**TEXT TO READ**
= = = = = = =

While print and digital media strategies are still part of the industry’s approach to brand building, firms are beginning to offer non-traditional services and specialities in order to survive the PR evolution.
Malgosia Bela attends the closing ceremony screening of "The Specials" during the 72nd annual Cannes Film Festival | Source: Getty Images
By
  • Alexandra Mondalek
BoF PROFESSIONAL

NEW YORK, United States — In January, American boutique public relations agencies Black Frame and Siren PR both announced they were closing their doors. Siren PR's founder Winnie Beattie said in a statement, "the industry has changed dramatically since we launched in 1999, and I am sorry to say we could no longer operate the way we once did." Black Frame's Brian Philips was more blunt, telling BoF he no longer wanted "to be a PR guy."

Being a "PR guy" is hard these days. Brands and the agencies that represent them are increasingly at odds. The clients want their representatives to be strategic consultants, social media gurus and data analytics specialists, all while still scoring clippings in top-tier fashion magazines like it was 1999. At the same time, large brands are steering a bigger share of their marketing budgets in house, leaving outside agencies fighting over the scraps.

Brands still need plenty of outside help managing their image and reaching consumers. But the most in-demand public relations jobs would be unrecognisable to professionals in the field even a decade ago: analytics, influencer marketing and content creation are the areas PR executives see growing fastest this year, according to a survey by the International Communications Consultancy Organisation, a trade group.

= = = = = = =

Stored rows
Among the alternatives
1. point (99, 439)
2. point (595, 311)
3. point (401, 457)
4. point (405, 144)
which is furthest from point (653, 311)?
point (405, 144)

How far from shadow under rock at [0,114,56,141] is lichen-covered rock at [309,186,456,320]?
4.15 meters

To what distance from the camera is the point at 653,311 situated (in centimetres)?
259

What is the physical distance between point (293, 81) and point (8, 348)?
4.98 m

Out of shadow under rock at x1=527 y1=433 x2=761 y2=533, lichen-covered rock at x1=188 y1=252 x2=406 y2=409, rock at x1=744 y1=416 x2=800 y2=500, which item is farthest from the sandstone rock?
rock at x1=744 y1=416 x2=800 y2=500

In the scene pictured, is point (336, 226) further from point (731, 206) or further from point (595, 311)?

= = = = = = =

**REQUIREMENT**
Transcribe the part of the public relations article that starts at the words "While print and" and stops after "the PR evolution.". The rows come from a separate source.

**TASK OUTPUT**
While print and digital media strategies are still part of the industry’s approach to brand building, firms are beginning to offer non-traditional services and specialities in order to survive the PR evolution.